## Assignment
Each line that includes the word "High" should be copied from the records.

· · · · ·

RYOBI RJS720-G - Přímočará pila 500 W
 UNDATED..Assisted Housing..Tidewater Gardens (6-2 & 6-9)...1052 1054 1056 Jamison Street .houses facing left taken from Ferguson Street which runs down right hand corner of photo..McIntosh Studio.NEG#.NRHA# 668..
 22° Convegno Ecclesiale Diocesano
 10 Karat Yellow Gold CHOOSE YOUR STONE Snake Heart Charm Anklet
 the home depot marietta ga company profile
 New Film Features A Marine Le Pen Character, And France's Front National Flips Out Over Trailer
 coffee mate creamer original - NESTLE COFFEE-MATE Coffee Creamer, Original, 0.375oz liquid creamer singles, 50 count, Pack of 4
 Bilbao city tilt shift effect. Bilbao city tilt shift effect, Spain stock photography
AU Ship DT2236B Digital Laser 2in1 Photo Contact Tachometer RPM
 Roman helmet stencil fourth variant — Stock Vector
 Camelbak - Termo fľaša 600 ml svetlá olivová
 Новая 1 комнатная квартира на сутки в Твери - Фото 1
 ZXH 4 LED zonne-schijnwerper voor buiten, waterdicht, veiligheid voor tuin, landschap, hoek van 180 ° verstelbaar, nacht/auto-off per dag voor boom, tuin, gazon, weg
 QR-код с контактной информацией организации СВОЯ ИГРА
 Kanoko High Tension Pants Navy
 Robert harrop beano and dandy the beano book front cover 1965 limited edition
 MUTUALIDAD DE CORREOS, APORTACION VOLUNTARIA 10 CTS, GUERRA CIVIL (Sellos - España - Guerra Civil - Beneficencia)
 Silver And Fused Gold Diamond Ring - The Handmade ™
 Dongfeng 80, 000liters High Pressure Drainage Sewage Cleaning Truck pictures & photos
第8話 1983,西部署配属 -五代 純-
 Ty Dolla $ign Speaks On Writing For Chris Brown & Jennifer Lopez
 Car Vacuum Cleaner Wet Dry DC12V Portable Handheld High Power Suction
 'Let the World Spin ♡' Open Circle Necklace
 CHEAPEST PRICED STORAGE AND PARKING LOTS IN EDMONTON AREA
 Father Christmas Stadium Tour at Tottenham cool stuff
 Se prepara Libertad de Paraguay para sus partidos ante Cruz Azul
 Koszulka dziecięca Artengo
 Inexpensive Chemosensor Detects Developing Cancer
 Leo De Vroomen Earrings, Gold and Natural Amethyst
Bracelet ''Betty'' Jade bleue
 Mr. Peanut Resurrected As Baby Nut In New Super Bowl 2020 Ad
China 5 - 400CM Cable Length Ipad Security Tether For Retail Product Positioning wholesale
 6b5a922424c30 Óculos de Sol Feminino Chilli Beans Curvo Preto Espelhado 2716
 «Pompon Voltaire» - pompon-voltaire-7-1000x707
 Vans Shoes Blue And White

· · · · ·

## Task result
 Kanoko High Tension Pants Navy
 Dongfeng 80, 000liters High Pressure Drainage Sewage Cleaning Truck pictures & photos
 Car Vacuum Cleaner Wet Dry DC12V Portable Handheld High Power Suction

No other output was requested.